Copyright Notice

This text is copyright by CMP Media, LLC, and is used with their permission. Further distribution or use is not permitted.

This text has appeared in an edited form in SysAdmin/PerformanceComputing/UnixReview magazine. However, the version you are reading here is as the author originally submitted the article for publication, not after their editors applied their creativity.

Please read all the information in the table of contents before using this article.

Unix Review Column 6 (January 1996)

One of the most important tasks in managing data is getting it into some sort of sensible order. Perl provides a fairly powerful sort operator, which has a tremendous amount of flexibility. I'm going to talk about some sorts of sorts, and hopefully you'll sort everything out by the time you're finished reading. (And no, despite the similarity to my name, I will not talk about ``random sorts''.)

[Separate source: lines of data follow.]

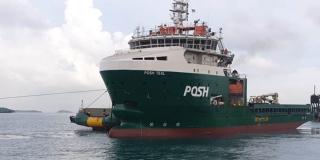 Bureau Veritas, 3DMF and POSH form consortium to drive maritime additive manufacturing innovation in Singapore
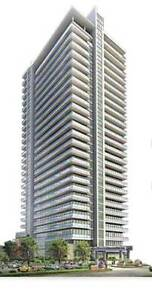 Executive Condos available for Investment in and around GTA
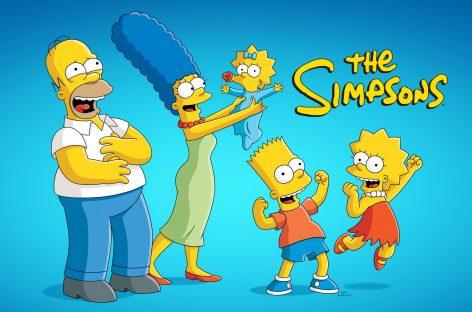 Продюсер «Симпсонов» поговорил о будущем проекта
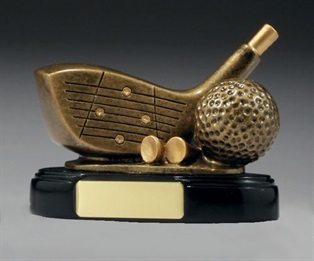 A243_GolfTrophies.jpg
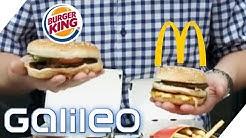 Duell der Fast-Food Riesen | Galileo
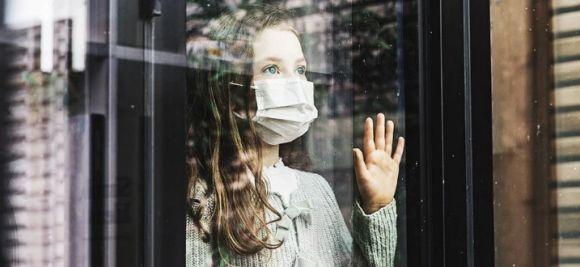 Finalul pandemiei COVID-19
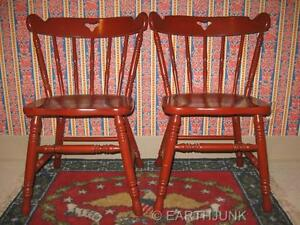 tell city antiqued red chairs 8018 hard rock maple with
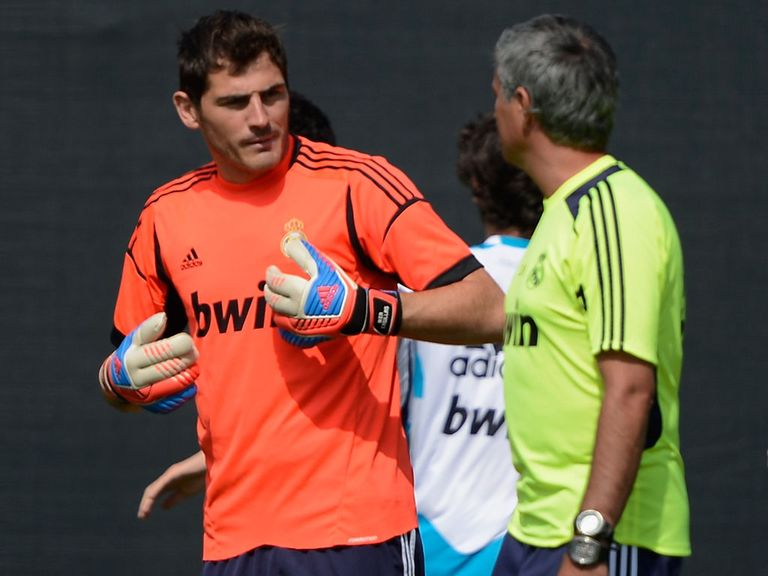 Iker Casillas and Jose Mourinho on tour in the States last year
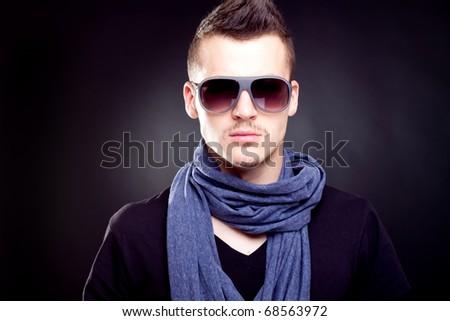 Fashion boy in sunglasses - stock photo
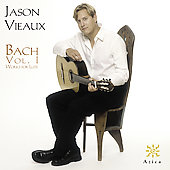Bach: Works for Lute Vol 1 / Jason Vieaux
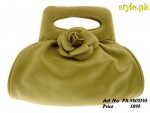 Latest Hand Bags And Clutches By Aerosoft's House 2012-002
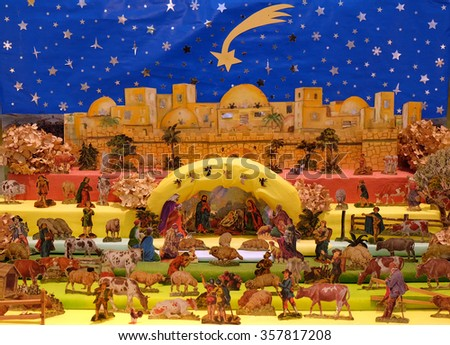 ZAGREB, CROATIA - DECEMBER 23: Exhibition of Christmas mangers at the Ethnographic Museum in Zagreb, Croatia on December 23, 2014 - stock photo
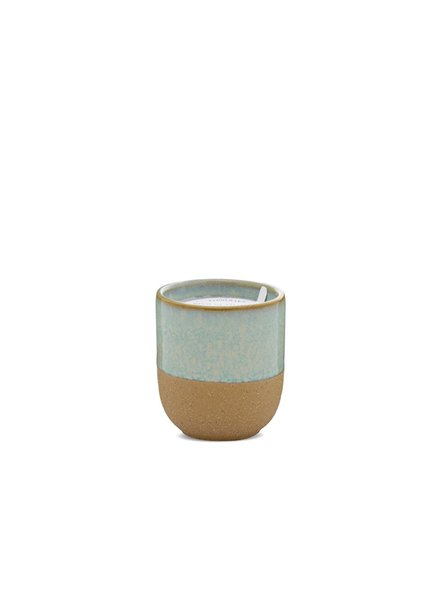 Paddywax Kin Matcha Tea and Bergamot 6oz Candle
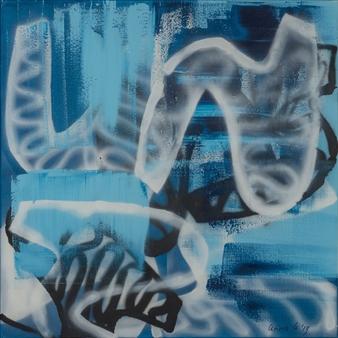 Katja van den Bogaert Anna K Art - Peeking at Freedom Acrylic on Linen, Paintings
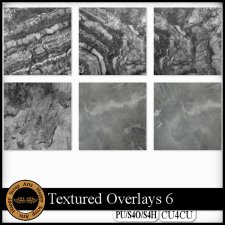 EXCLUSIVE Textured Overlays 6 CU4CU by Happy Scrap Art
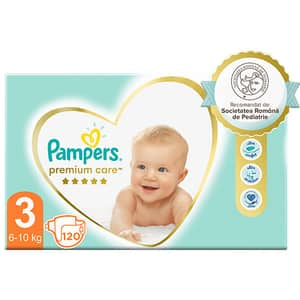 Scutece PAMPERS Premium Care Mega Box nr 3, Unisex, 6-10 kg, 120 buc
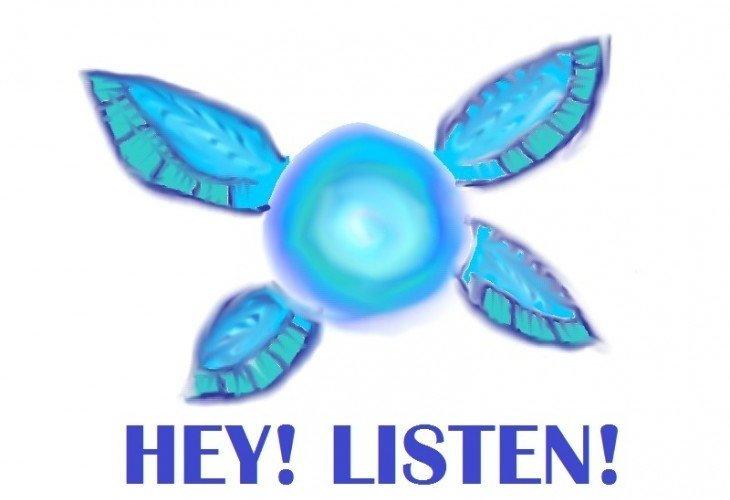 navi-hey-listen-730x548-1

Let's take a simple case. I have the words in a list somewhere in the perl program, and I want to sort them into alphabetical (technically, ascending ASCII) order. Easy enough:

        @somelist = ("Fred","Barney","Betty","Wilma");
        @sortedlist = sort @somelist;

This puts the value of (``Barney'',``Betty'',``Fred'',``Wilma'') into @sortedlist. If I had had these names in a file, I could have read them from the file:

        #!/usr/bin/perl
        @somelist = <>; # read everything
        @sortedlist = sort @somelist;
        print @sortedlist;

In this case, @somelist (and thus @sortedlist) will also have newlines at the end of each name. That's OK here, because it won't affect the sort order, and it makes printing them out that much easier.

Of course, I can shorten this a bit:

        #!/usr/bin/perl
        @somelist = <>;
        print sort @somelist;

Or even further:

        #!/usr/bin/perl
        print sort <>;

(I suppose this is what gives Perl its reputation for being cryptic.) Here, I've used no variables at all. However, it does indeed sort everything being read, and print the result.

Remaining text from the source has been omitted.